ACTIVITY A »
In the F# extension discussion, what is emitting the assembly-level extension attribute needed for?
ACTIVITY B »
Return the stretch of the F# extension discussion from "I’m all for" through "F# extension docs?", word for word.
Start of EXCERPT TO READ
Please tick all that apply:

  • [x] This is not a breaking change to the F# language design
  • [x] I or my company would be willing to help implement and/or test this

cartermp avatar Feb 05 '20 17:02 cartermp

I thought you already had to do this to get visibility from C#?

7sharp9 avatar Feb 05 '20 18:02 7sharp9

Oh... misread, my mind remove the not keyword. Carry on...

7sharp9 avatar Feb 05 '20 18:02 7sharp9

I’m all for this. But while we’re at it, could this also include emitting the assembly-level extension attribute as well? This is needed for compatibility with VB. Effectively, stick [<assembly: Extension>] somewhere... or else VB consumers lose out.

pblasucci avatar Feb 05 '20 18:02 pblasucci

@pblasucci Poor VB users, I think nobody does this in F#. Is this even mentioned in the F# extension docs?

matthid avatar Feb 05 '20 21:02 matthid

I'm all in for this too including what @pblasucci suggests. As F# users we know best how it feels to be left behind 😉

realvictorprm avatar Feb 05 '20 22:02 realvictorprm

@matthid this is mentioned in the docs for F#. It's definitely got a use case: https://docs.microsoft.com/en-us/dotnet/fsharp/language-reference/type-extensions#generic-limitation-of-intrinsic-and-optional-type-extensions

cartermp avatar Feb 05 '20 22:02 cartermp

@cartermp Are you sure? I'm talking about the assembly level attribute. It is not part of any sample and not mentioned in the text (at least I don't see it anywhere)

In any case, this shows that the suggestion is reasonable ;)

matthid avatar Feb 05 '20 22:02 matthid

Oh, assembly level attributes. No, nobody uses those.

cartermp avatar Feb 05 '20 22:02 cartermp

@cartermp there are people defining F# extension methods to be called from VB.NET.

https://theburningmonk.com/2012/09/f-make-extension-methods-visible-to-c/

image

F# should do the same as C# in this regard and not treat VB.NET client code as alien, emitting the attribute on the assembly is necessary for this and should be part of the suggestion.

smoothdeveloper avatar Feb 06 '20 00:02 smoothdeveloper

Adjusted

cartermp avatar Feb 09 '20 19:02 cartermp

@cartermp I think it worth adding ExtensionAttribute to F# native extension method types too by default.

Now you can write

type MyType with
    [<Extension>]
    member myType.MyExtensionMethod() = ()

But you can't attach the attribute to the generated class

[<Extension>]
type MyType with
    [<Extension>]
    member myType.MyExtensionMethod() = ()
End of EXCERPT TO READ
Start of RECORDS
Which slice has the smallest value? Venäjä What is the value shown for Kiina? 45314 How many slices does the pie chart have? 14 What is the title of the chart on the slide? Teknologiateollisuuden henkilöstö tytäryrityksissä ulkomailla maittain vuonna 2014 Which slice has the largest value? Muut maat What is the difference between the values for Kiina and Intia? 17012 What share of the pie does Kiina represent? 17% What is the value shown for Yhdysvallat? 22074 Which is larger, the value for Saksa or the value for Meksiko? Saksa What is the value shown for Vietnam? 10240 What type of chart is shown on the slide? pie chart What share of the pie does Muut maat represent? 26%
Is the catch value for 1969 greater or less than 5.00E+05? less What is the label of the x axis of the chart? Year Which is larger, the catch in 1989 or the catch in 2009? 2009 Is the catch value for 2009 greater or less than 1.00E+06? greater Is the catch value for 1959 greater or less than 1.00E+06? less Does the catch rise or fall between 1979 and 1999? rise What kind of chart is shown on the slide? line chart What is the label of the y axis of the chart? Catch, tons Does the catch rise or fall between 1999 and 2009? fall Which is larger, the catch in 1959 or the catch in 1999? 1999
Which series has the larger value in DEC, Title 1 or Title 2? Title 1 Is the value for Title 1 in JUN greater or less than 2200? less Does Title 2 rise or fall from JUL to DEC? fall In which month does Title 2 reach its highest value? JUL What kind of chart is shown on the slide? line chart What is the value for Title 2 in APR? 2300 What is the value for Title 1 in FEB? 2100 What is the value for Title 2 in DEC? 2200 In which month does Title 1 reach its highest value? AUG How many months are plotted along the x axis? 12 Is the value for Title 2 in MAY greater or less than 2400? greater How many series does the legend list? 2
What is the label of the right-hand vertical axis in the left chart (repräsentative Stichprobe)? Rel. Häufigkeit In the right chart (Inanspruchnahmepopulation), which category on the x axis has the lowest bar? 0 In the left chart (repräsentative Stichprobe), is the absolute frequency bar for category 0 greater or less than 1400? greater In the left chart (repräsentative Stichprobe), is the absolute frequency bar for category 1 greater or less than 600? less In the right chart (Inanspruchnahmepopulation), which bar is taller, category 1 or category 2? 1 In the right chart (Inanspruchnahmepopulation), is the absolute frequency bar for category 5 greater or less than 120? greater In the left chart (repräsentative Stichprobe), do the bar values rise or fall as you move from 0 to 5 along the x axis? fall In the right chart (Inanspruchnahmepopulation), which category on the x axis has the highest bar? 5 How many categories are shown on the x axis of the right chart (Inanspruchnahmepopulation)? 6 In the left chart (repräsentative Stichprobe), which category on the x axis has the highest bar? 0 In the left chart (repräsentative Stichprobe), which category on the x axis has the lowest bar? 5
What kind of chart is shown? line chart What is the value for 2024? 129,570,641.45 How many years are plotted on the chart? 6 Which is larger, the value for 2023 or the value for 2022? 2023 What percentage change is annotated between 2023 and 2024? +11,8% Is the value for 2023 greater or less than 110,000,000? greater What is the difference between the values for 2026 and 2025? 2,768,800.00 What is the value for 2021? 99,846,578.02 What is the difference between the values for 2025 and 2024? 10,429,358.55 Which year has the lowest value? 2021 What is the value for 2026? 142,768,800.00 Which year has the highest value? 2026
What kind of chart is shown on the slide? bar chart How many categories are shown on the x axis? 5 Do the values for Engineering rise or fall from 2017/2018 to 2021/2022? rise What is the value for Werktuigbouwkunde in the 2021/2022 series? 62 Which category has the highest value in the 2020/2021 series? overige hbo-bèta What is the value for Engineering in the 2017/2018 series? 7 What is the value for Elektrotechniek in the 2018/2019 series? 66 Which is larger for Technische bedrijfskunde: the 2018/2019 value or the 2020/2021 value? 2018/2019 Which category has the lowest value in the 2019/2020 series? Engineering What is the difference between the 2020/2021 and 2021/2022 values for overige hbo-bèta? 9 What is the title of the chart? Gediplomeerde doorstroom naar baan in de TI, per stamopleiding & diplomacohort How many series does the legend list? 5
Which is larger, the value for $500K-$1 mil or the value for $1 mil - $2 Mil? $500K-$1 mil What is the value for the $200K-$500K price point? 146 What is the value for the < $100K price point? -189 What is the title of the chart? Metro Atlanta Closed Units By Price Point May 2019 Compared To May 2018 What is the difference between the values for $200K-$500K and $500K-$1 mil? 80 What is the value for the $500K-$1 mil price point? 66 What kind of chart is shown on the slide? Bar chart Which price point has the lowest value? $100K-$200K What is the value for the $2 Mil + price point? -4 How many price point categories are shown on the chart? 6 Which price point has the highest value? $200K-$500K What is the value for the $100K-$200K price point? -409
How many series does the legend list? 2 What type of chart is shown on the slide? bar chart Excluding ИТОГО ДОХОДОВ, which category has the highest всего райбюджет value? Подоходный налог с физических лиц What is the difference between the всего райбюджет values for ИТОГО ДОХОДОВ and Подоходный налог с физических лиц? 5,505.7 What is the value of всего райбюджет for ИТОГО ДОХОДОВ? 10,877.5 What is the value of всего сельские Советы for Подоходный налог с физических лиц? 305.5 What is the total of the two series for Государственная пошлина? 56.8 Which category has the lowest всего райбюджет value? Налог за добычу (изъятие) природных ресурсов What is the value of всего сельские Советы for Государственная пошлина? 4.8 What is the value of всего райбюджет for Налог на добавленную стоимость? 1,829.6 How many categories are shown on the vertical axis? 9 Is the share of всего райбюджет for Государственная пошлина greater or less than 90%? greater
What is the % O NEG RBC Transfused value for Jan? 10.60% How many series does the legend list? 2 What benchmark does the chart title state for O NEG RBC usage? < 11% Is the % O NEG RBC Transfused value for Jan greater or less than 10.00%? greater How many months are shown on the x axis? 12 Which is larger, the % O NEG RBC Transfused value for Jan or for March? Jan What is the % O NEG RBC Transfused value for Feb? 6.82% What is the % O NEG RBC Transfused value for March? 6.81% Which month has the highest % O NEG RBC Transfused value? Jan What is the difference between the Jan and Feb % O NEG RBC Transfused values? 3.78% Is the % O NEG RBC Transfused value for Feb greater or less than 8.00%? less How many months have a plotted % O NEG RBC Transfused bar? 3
End of RECORDS
WRITTEN ANSWER A »
Compatibility with VB.

WRITTEN ANSWER B »
I’m all for this. But while we’re at it, could this also include emitting the assembly-level extension attribute as well? This is needed for compatibility with VB. Effectively, stick [<assembly: Extension>] somewhere... or else VB consumers lose out.

pblasucci avatar Feb 05 '20 18:02 pblasucci

@pblasucci Poor VB users, I think nobody does this in F#. Is this even mentioned in the F# extension docs?